Рассматривайте, что же, в добрый час; кое-что и рассмотреть при этом вполне возможно. От возражений, какие чаще всего вам делались, легко отделаться. «Всякий от первого до последнего, от поэта до кондитера, — писал Гоголь в «Арабесках» — топорщится произвести эффект» и выражал надежду, что его век обратится наконец «ко всему безэффектному», — в ответ чему сторонник «поэтики приема» всегда может объявить «безэффектность» нулевым, но столь же действенным, как и любой другой, приемом.

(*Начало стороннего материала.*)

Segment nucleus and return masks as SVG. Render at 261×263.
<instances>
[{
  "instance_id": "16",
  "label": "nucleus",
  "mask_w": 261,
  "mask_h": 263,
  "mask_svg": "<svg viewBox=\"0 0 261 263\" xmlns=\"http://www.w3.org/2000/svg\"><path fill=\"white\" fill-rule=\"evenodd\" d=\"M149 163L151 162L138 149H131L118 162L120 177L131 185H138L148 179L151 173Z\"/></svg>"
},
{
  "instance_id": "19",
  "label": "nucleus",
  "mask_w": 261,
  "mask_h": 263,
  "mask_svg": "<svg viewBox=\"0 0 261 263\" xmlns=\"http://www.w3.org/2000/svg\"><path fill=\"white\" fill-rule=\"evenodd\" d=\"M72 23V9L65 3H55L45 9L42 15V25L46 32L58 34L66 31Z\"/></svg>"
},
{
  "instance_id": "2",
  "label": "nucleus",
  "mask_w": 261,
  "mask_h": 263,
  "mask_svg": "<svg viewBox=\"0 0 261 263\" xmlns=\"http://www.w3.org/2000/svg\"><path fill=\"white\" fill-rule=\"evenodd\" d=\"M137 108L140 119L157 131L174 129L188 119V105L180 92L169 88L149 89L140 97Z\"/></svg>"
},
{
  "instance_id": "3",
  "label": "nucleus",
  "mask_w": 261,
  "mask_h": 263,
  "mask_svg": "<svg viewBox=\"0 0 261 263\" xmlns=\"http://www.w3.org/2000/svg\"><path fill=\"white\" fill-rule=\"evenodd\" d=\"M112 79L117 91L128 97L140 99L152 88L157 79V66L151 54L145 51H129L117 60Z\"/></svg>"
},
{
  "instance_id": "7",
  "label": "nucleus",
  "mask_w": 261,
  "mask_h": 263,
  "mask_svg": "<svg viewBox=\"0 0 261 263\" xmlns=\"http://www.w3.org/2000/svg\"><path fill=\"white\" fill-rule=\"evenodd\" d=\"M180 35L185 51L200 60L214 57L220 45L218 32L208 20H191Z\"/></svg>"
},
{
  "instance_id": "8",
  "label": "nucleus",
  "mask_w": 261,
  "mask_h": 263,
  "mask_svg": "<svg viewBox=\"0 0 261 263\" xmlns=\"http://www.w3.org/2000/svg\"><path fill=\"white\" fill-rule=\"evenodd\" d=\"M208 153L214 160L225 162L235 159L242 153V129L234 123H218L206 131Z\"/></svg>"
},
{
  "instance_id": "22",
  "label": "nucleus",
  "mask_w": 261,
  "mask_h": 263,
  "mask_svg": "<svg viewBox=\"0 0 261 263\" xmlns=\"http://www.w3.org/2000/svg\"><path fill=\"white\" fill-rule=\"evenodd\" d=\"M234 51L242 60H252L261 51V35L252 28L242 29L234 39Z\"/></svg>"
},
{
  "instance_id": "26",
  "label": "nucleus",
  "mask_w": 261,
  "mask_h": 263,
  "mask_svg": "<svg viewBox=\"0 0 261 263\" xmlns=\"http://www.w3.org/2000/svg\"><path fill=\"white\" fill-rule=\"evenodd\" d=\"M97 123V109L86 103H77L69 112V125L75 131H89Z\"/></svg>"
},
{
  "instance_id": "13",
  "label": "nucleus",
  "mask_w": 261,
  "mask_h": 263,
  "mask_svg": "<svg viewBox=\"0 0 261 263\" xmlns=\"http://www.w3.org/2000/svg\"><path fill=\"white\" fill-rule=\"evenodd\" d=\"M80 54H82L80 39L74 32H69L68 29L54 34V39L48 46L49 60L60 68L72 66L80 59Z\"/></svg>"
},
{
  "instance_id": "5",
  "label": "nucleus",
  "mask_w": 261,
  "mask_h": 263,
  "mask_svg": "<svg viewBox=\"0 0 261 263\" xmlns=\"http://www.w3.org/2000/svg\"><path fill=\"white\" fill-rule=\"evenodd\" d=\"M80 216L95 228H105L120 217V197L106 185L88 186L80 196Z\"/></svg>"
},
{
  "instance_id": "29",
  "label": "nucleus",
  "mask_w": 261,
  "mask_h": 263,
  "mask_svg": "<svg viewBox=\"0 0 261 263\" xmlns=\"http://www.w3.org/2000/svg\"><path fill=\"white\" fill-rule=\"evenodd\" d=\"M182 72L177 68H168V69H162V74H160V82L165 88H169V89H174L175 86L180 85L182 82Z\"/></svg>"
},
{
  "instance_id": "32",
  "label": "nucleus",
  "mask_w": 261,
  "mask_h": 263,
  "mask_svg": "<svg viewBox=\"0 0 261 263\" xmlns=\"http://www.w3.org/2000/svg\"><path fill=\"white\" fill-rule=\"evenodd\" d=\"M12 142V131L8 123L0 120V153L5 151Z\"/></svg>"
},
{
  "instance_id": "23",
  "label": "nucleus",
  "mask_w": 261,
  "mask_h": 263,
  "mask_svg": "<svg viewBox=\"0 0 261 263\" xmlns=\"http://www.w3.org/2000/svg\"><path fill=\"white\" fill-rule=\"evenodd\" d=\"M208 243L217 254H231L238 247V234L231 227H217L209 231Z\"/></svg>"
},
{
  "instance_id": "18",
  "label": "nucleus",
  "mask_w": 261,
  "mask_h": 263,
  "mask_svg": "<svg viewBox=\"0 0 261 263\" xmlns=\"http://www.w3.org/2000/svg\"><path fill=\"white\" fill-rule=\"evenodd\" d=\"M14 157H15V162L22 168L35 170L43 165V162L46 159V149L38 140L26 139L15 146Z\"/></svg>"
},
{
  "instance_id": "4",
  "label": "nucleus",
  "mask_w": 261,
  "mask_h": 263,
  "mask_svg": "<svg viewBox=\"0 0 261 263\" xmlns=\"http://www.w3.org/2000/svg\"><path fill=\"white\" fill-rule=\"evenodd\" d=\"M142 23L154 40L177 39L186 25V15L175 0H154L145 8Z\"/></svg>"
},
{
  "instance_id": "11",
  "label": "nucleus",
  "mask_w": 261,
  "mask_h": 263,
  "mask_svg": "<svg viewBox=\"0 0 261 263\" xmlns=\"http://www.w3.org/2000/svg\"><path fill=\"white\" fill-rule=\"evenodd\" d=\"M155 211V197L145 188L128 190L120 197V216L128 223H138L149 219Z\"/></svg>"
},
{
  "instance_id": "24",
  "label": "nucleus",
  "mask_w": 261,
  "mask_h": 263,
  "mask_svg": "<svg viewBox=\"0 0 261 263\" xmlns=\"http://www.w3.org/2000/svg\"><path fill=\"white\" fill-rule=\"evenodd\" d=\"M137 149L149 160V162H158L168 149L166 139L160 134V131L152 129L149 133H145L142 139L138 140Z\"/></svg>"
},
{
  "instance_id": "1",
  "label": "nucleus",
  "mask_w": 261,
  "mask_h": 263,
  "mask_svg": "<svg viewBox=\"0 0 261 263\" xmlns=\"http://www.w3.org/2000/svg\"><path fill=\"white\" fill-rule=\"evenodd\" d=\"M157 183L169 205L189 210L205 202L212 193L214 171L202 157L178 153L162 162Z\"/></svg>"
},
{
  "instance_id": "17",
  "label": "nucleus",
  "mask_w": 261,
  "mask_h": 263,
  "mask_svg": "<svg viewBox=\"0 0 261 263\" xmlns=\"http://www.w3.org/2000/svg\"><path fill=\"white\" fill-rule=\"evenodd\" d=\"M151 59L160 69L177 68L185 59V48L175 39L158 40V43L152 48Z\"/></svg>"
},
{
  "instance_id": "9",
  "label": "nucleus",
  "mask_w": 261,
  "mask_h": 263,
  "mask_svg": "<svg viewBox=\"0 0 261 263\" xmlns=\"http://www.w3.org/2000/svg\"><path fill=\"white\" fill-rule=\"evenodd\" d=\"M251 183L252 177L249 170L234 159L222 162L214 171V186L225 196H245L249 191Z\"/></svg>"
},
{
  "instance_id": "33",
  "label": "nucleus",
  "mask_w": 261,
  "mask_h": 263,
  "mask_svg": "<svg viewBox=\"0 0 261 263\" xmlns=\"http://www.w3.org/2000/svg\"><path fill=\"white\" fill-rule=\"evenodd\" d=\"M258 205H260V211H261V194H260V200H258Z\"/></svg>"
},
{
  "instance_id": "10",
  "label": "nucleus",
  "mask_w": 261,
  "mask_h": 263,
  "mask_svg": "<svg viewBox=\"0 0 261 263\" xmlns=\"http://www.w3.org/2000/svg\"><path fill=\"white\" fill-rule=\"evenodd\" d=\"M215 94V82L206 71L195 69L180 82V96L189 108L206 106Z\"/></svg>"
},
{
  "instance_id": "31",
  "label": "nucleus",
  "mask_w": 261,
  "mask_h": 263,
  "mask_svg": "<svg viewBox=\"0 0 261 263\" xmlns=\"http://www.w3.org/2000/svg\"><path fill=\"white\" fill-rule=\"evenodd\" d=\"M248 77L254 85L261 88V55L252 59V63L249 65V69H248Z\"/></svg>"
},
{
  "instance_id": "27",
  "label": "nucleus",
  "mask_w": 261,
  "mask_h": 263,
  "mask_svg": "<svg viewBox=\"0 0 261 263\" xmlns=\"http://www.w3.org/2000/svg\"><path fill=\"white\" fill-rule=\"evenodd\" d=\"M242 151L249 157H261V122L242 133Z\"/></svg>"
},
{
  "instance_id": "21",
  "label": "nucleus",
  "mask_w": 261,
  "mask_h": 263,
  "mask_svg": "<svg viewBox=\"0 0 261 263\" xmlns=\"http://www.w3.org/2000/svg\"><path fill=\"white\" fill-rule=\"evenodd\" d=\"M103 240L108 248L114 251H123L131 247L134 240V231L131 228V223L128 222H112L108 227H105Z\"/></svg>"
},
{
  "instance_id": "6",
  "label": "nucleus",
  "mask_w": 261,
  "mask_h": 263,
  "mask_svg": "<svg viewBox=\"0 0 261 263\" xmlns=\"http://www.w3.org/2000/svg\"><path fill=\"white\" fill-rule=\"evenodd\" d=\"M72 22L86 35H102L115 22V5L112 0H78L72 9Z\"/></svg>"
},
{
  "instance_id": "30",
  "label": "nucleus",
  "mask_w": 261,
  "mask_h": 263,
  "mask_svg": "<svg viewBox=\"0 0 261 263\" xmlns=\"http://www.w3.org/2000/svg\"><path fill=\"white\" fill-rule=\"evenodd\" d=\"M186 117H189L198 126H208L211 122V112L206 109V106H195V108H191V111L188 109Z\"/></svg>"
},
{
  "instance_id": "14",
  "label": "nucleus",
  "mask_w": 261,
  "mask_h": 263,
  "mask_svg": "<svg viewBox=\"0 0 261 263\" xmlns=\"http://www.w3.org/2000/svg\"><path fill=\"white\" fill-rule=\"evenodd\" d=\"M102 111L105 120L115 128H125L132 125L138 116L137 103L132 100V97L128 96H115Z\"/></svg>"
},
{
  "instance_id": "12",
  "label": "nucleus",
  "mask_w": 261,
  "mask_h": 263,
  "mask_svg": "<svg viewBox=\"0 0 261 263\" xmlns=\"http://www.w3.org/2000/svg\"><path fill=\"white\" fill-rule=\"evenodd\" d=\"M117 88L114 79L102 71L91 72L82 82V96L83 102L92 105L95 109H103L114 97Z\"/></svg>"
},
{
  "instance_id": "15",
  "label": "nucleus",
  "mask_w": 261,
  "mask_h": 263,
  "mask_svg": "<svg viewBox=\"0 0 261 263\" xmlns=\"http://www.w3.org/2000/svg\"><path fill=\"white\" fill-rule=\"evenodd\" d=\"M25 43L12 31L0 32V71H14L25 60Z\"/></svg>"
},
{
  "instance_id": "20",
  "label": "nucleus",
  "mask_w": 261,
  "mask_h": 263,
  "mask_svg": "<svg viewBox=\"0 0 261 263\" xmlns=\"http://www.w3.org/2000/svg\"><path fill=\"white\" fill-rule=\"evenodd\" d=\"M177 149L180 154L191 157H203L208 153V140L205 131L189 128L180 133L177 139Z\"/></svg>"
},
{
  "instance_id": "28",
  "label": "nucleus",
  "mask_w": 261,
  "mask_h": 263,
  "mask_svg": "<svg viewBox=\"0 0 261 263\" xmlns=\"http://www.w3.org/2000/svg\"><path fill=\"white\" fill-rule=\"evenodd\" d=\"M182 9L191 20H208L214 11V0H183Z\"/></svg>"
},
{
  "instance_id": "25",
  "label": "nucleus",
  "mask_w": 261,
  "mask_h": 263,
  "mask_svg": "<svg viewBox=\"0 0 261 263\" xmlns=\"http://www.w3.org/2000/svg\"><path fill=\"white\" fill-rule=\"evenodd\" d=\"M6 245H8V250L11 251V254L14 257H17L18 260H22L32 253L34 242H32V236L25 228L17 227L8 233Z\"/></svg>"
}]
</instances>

И если верно, что во французском языке слово «прием» (precode) давно уже приняло с трудом устранимый порицающий оттенок, то ведь ничто не мешает этот оттенок относить лишь к приевшимся или чересчур заметным, по вине автора, приемам, — что вдобавок (иных противников можно и этим пристыдить) касается критики, но не безоценочно анализирующей науки. Безоценочно? Тут-то мы, однако, наукопоклонникам этим, на другой факультет озирающимся, и поставим на вид, что безоценочность их, к эстетическим различеньем отфильтрованному материалу примененная, все равно не сегодня завтра естествознанием будет высмеяна; после чего и мораториум наш мы прекратим, фикции, пусть на срок и полезные, именно фиктивными и объявим. Придется нам вновь при этом обратиться к формуле Р. О. Якобсона, еще не обсуждавшейся нами и талантливой, что и говорить. Оттого мы и обращаемся к ней: петербургские формалисты ничего столь четкого не придумали.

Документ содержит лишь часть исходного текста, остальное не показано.